Kanter, B. (2011, October 4). Content curation primer. In Beth’s Blog. Retrieved from http://www.bethkanter.org/content-curation-101/.

#Professional Development

 

tweetdeck1

tweetdeck3I have set up some hashtags to follow within my TweetDeck.  They are #edtechchat, #educhat, #edchat, #ipadedu, #ipaded, #googlefored, #makerspace, #gbl, and  #elemchat.  It is probably too many, but these are all areas that I am interested in and would like to learn more about.  Most obviously I chose #edtechchat because I am the technology coordinator for my school and because I am in the Edtech Master’s program at Boise State University.  Because I teach all grade levels, K-8, in computers, collaborate with all the teachers in my school and technology teachers in our Diocese, and because someday I may go back to teaching in a regular classroom, I chose to follow #educhat, #edchat, and #elemchat.

Our school has a 1:1 iPad program for grades 6-8 and we have small sets of iPads for grades K-5.  As a result, I chose to follow #ipadedu and #ipaded.  I would like to learn ways to help my classroom teachers better integrate the iPads into their daily lessons and move beyond using them for games, calculators, and AR tests.  I am also following #googlefored because I am not convinced iPads are the way to go and I would also like to explore the idea of switching to Chromebooks.  I’d also like to become a Google Certified Educator.

Not only am I the technology coordinator at my school, but I am also the library media specialist.  I have been hearing more and more about Makerspaces and would like to pursue starting one in my school library.  As a result, I chose to follow #Makerspace.

The last hashtag I chose to follow is #gbl.  I took a class on game based learning last semester and loved it.  I am following this hashtag in order to keep the momentum going for what I learned last semester and begin developing a game based learning system for my computer classes next year.

After the initial set up in TweetDeck, I began exploring.  In my initial exploration I learned about 5 handy Chrome extensions to help students with their writing including Read and Write which allows students to hear words or passages, highlight, and learn word meanings as they conduct research.  There is also an extension called Office Editing for Docs, Sheets, and Slides which allows a user to edit Microsoft files without having Office installed on their computer.

I also read an article and learned that the older iPads we have at our school might become obsolete in the Fall after the IOS 10 update.  Now we may have to scramble to upgrade a large amount of iPads we have for our middle school students.  This will cause an unexpected financial strain on the school which will escalate the debate we are having regarding Chromebooks and iPads.

Finally, I found a tweet with a link to an article on 16 resources for creating Makerspaces. This provided some good reasoning and resources for implementing a Makerspace within my library.  From this Tweet, I started following other Library Media Specialists to learn more about Makerspaces and I also found book recommendations for my library which was an added bonus.

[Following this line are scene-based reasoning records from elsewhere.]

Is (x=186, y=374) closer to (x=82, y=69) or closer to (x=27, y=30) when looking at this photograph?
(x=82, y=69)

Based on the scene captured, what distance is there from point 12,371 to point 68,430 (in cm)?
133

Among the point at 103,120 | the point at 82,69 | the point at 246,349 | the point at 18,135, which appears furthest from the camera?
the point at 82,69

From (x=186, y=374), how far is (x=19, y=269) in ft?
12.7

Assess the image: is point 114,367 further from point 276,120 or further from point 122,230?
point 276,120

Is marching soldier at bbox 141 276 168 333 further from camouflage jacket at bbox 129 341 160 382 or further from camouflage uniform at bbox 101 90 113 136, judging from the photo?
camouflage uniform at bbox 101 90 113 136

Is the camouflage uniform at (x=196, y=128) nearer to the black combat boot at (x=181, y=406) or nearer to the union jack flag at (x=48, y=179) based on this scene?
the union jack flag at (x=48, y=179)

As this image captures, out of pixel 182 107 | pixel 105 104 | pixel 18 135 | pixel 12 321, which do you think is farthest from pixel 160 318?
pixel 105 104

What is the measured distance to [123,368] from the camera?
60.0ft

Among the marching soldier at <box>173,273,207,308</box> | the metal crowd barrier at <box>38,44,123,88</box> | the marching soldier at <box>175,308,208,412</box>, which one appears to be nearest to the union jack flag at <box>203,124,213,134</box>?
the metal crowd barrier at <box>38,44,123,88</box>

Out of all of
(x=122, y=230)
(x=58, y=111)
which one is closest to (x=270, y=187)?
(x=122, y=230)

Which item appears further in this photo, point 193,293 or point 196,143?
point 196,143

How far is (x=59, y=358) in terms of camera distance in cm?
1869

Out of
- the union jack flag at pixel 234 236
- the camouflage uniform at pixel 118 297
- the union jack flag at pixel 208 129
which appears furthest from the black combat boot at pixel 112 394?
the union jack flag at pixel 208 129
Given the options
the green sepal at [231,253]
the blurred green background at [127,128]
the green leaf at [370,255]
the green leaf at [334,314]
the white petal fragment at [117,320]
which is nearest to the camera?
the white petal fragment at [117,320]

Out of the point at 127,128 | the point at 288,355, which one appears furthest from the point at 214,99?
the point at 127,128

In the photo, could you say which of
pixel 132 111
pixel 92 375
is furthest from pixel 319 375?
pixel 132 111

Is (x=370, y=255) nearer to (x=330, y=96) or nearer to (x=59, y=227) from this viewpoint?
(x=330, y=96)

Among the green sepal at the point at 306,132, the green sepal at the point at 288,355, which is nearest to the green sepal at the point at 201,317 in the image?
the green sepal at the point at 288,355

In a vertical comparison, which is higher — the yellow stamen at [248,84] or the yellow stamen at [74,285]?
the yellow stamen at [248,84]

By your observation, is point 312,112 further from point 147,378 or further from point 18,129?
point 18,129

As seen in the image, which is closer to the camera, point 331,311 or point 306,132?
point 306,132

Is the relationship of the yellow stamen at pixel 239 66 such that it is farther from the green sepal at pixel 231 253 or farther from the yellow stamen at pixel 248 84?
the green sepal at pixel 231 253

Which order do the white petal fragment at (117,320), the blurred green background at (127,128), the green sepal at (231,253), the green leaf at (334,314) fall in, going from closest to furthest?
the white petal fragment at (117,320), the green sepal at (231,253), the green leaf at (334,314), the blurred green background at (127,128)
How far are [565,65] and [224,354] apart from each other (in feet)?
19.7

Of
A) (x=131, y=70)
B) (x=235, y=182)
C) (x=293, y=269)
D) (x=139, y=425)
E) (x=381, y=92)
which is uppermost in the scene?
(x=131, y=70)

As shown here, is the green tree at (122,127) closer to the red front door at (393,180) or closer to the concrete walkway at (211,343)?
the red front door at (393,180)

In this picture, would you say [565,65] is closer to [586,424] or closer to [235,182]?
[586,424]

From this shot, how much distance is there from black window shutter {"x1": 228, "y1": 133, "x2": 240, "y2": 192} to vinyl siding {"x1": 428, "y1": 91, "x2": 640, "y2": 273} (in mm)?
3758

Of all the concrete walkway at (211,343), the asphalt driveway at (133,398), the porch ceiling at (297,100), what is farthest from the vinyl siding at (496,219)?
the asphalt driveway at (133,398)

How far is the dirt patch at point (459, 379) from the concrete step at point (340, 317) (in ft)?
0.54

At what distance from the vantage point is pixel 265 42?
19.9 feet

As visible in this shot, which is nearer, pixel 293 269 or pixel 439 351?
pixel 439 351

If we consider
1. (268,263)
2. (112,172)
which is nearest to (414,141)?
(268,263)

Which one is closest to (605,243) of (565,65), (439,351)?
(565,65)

Having these hashtags set up in TweetDeck has been beneficial because it provides an organized method for studying different topics.  The topics I chose are related to my interests and provide tailored professional development for my specific needs.   The only drawback (which may not necessarily be a drawback) is that I am finding that I could spend hours at the computer reading and studying all the resources that people are sharing.   I can’t wait to share what I have learned with my colleagues when we get back to school in August.